> [Written exercise] Show each line of the items that contains the string "point". Case counts.

> [Given data]
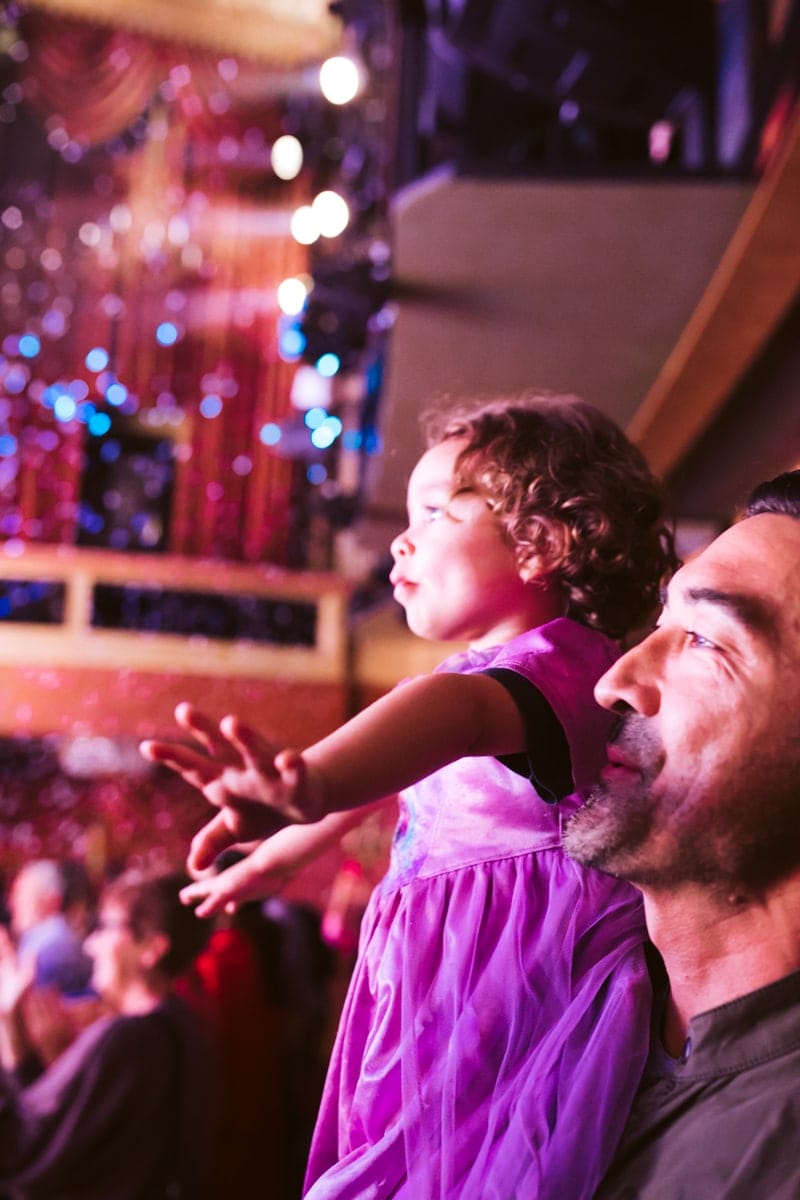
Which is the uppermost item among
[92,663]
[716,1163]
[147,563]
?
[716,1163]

* * *

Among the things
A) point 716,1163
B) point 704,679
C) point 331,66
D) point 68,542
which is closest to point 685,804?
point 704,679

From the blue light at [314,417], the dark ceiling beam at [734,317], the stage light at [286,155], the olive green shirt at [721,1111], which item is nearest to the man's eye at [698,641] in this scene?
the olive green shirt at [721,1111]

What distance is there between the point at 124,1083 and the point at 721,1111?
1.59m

> [Solution to the exercise]
A) point 716,1163
B) point 704,679
C) point 331,66
D) point 68,542
which is closest to point 685,804?
point 704,679
What distance is there between the point at 124,1083 and the point at 721,1111?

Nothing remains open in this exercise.